В книге рассказывается история главного героя, который сталкивается с различными проблемами и препятствиями на протяжении всего своего путешествия. По пути он встречает множество второстепенных персонажей, которые играют важные роли в истории. Благодаря опыту главного героя книга исследует такие темы, как любовь, потеря, надежда и стойкость.

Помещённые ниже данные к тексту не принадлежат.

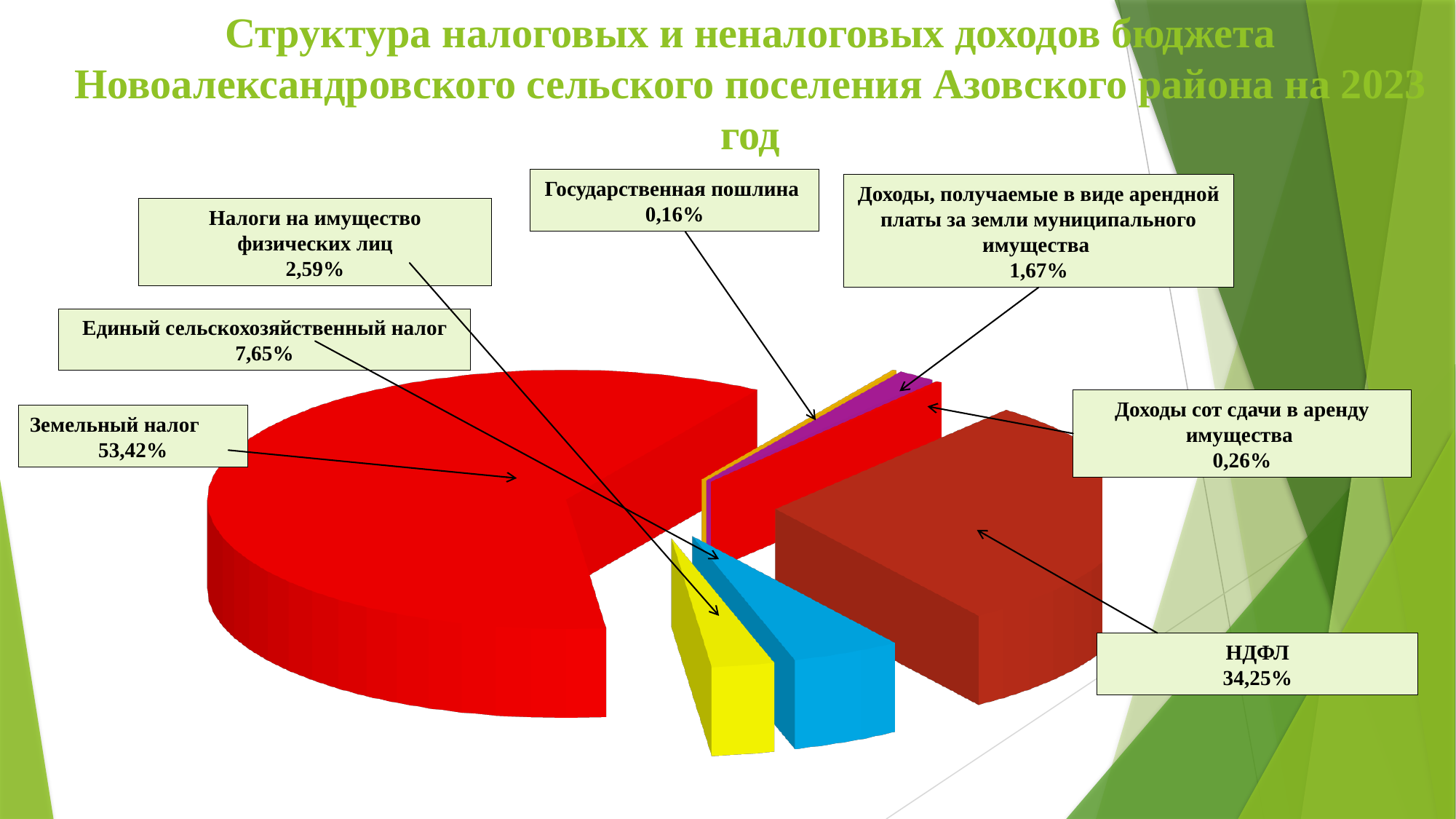
What type of chart is shown on the slide? Pie chart Which category has the smallest share of the pie? Государственная пошлина What is the difference in percentage points between Земельный налог and НДФЛ? 19,17 What is the value for Государственная пошлина? 0,16% What share is shown for Налоги на имущество физических лиц? 2,59% What is the value shown for НДФЛ? 34,25% Which category has the largest share of the pie? Земельный налог What percentage is shown for Единый сельскохозяйственный налог? 7,65% Which is larger: Единый сельскохозяйственный налог or Налоги на имущество физических лиц? Единый сельскохозяйственный налог How many categories are shown in the pie chart? 7 What share of the budget revenue does Земельный налог account for? 53,42% What is the value shown for Доходы сот сдачи в аренду имущества? 0,26%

По мере того, как главный герой преодолевает свои трудности, он усваивает ценные уроки жизни и растет как личность.


Музыканты

В сборник известного советского писателя Юрия Нагибина вошли новые повести о музыкантах: «Князь Юрка Голицын» — о знаменитом капельмейстере прошлого века, создателе лучшего в России народного хора, пропагандисте русской песни, познакомившем Европу и Америку с нашим национальным хоровым пением, и «Блестящая и горестная жизнь Имре Кальмана» — о прославленном короле оперетты, привившем традиционному жанру новые ритмы и созвучия, идущие от венгерско-цыганского мелоса — чардаша.


Лики времени

В новую книгу Людмилы Уваровой вошли повести «Звездный час», «Притча о правде», «Сегодня, завтра и вчера», «Мисс Уланский переулок», «Поздняя встреча». Произведения Л. Уваровой населены людьми нелегкой судьбы, прошедшими сложный жизненный путь. Они показаны такими, каковы в жизни, со своими слабостями и достоинствами, каждый со своим характером.


Сын эрзянский

В книге рассказывается история главного героя, который сталкивается с различными проблемами и препятствиями на протяжении всего своего путешествия. По пути он встречает множество второстепенных персонажей, которые играют важные роли в истории. Благодаря опыту главного героя книга исследует такие темы, как любовь, потеря, надежда и стойкость. По мере того, как главный герой преодолевает свои трудности, он усваивает ценные уроки жизни и растет как личность.


Великая мелодия

В книге рассказывается история главного героя, который сталкивается с различными проблемами и препятствиями на протяжении всего своего путешествия. По пути он встречает множество второстепенных персонажей, которые играют важные роли в истории. Благодаря опыту главного героя книга исследует такие темы, как любовь, потеря, надежда и стойкость. По мере того, как главный герой преодолевает свои трудности, он усваивает ценные уроки жизни и растет как личность.